Jetzt ermittelt die Staatsanwaltschaft im Fall des schlimmsten islamistischen Terrorakts der deutschen Geschichte gegen die Polizei. Innensenator Andreas Geisel selbst hatte Anzeige gegen das LKA erstattet. Wegen Strafvereitelung im Amt und Urkundenfälschung.

„Das Vertrauen in unsere Polizei besteht weiter.“

Einen Tag später nun muss er erklären, wie es dazu kommen konnte. In schwarzem Anzug, mit dunkler Krawatte und in einem Ton, der einer Trauerfeier angemessen wäre, steht Geisel am Donnerstag um 10 Uhr im Abgeordnetenhaus. Die geplante Aktuelle Stunde zur Bekämpfung der Cyberkriminalität interessierte plötzlich niemanden mehr. Alle sechs Fraktionen wollen den Polizeiskandal zum Thema machen, der die ganze Republik bewegt. Und Geisel hat sichtlich Mühe, die richtigen Worte zu finden.

Einerseits: „Das Vertrauen in unsere Polizei besteht weiter.“ Andererseits: „Wir haben kein Interesse, etwas zu verschleiern.“ Der Innensenator steht unter enormen Druck. Nicht nur weil er den Skandal lückenlos aufklären muss. Geisel versprach am Donnerstag im Parlament, im Laufe der Wahlperiode mehr Polizisten einzustellen, die Arbeit der Sicherheits- und Justizbehörden zu verbessern und die Abgeordneten auf dem Laufenden zu halten. „Aber glauben Sie nicht den Vereinfachern, die absolute Sicherheit versprechen!“

Die Rede ist kühl, nüchtern. Dennoch scheint sie den Ton zu treffen, denn auch die Opposition klatscht zuweilen. Nur in der dritten Reihe der Bänke der Union zögert einer, der nicht ganz unbeteiligt war an der Arbeit der Berliner Sicherheitsbehörden in den vergangenen Jahren – und klatscht dann doch: Geisels Vorgänger als Innensenator, CDU-Mann Frank Henkel. Nur äußern will er sich nicht. Das tun andere.
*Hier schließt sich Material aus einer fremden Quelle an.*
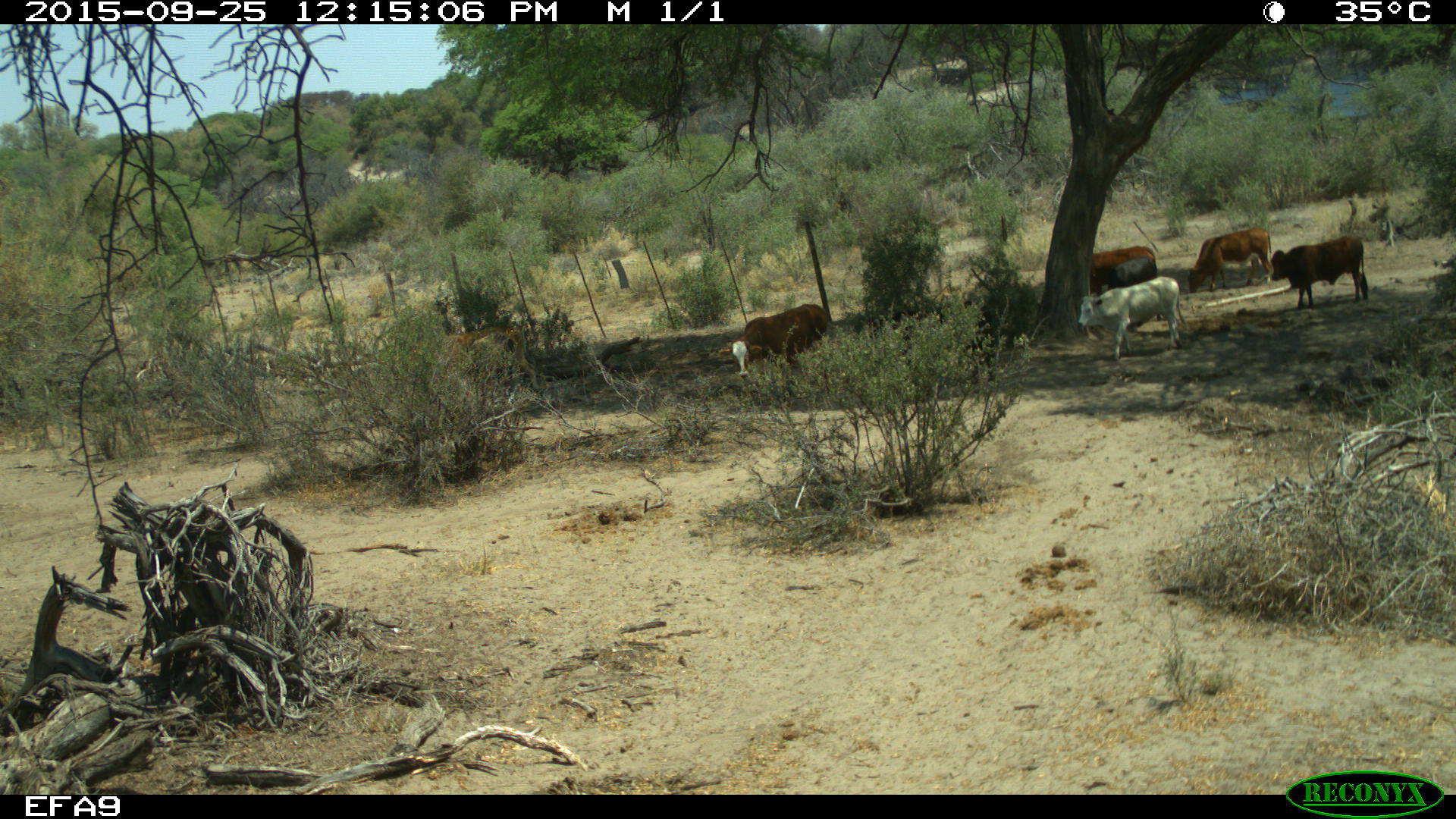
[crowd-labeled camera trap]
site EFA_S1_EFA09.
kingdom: Animalia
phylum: Chordata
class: Mammalia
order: Artiodactyla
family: Bovidae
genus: Bos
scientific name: Bos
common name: cattle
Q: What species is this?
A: Cattle (Bos).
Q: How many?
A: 6.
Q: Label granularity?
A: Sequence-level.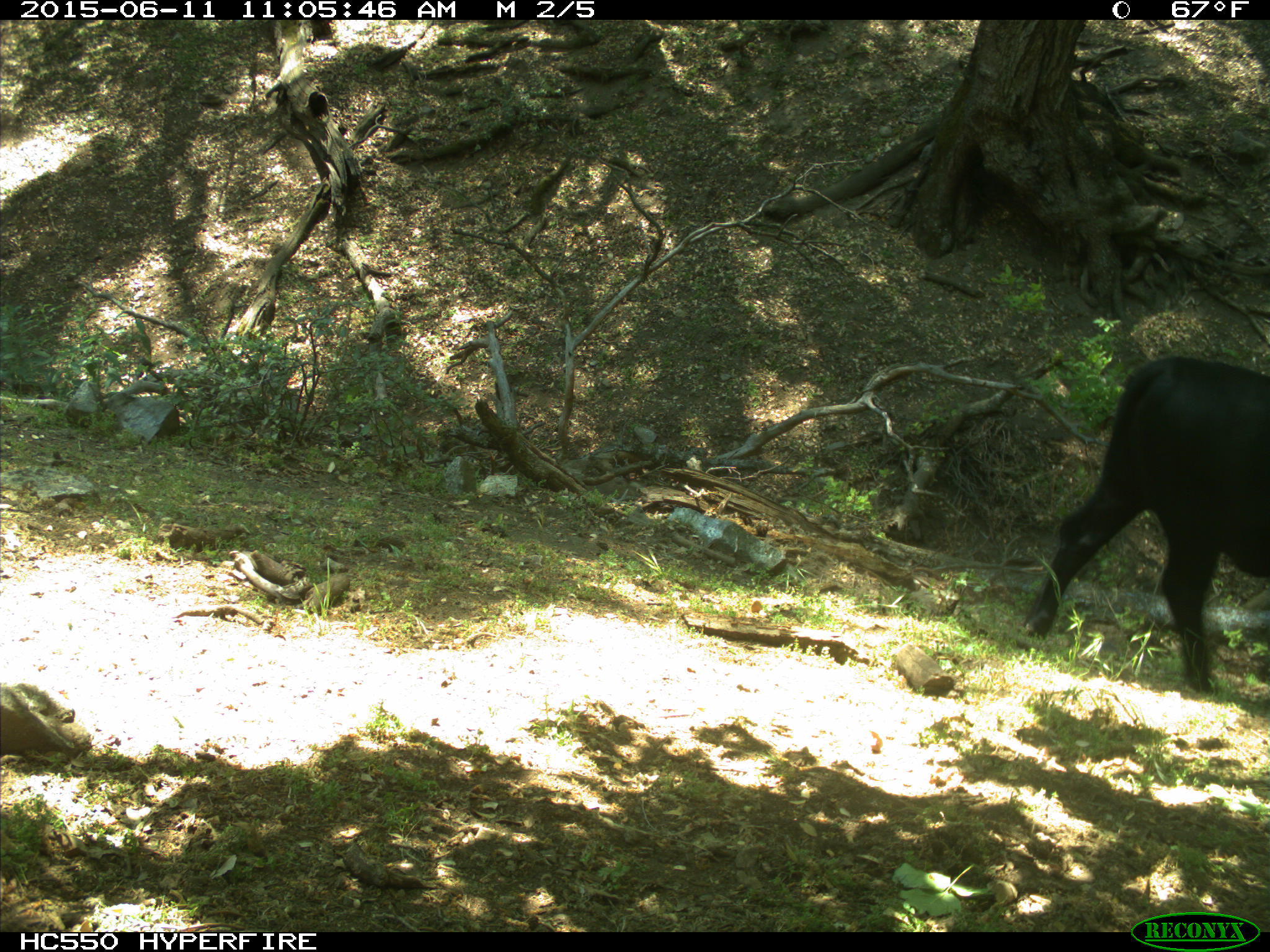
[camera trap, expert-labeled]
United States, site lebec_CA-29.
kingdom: Animalia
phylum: Chordata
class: Mammalia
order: Artiodactyla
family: Bovidae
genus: Bos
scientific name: Bos taurus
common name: domestic cow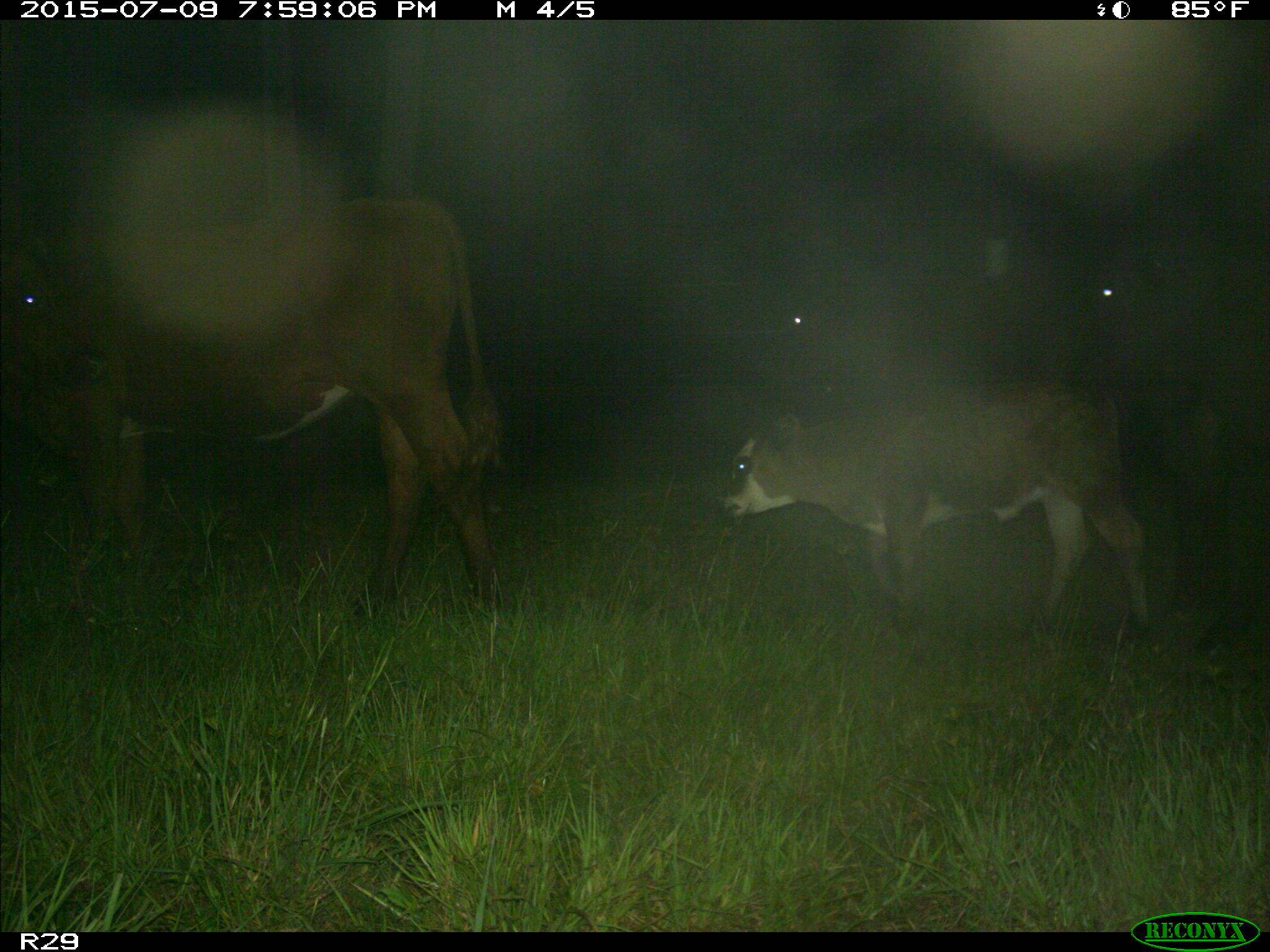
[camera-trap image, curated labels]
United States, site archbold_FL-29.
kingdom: Animalia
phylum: Chordata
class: Mammalia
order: Artiodactyla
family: Bovidae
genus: Bos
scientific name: Bos taurus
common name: domestic cow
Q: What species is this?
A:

Und wie immer, wenn es um den Fall Amri geht, ist die nunmehr oppositionelle CDU auffallend zahm, sucht den Schulterschluss mit der rot-rot-grünen Koalition.

Der Fall wühlt auf, auch das Parlament

Ein parlamentarischer Untersuchungsausschuss, den FDP und AfD seit Januar erfolglos fordern, hätte die „ungeheuren Vorwürfe gegen das LKA“ so schnell nicht zutage gefördert, sagt der CDU-Innenexperte Stephan Lenz. Er lobt erneut den Einsatz des unabhängigen Sonderermittlers Jost.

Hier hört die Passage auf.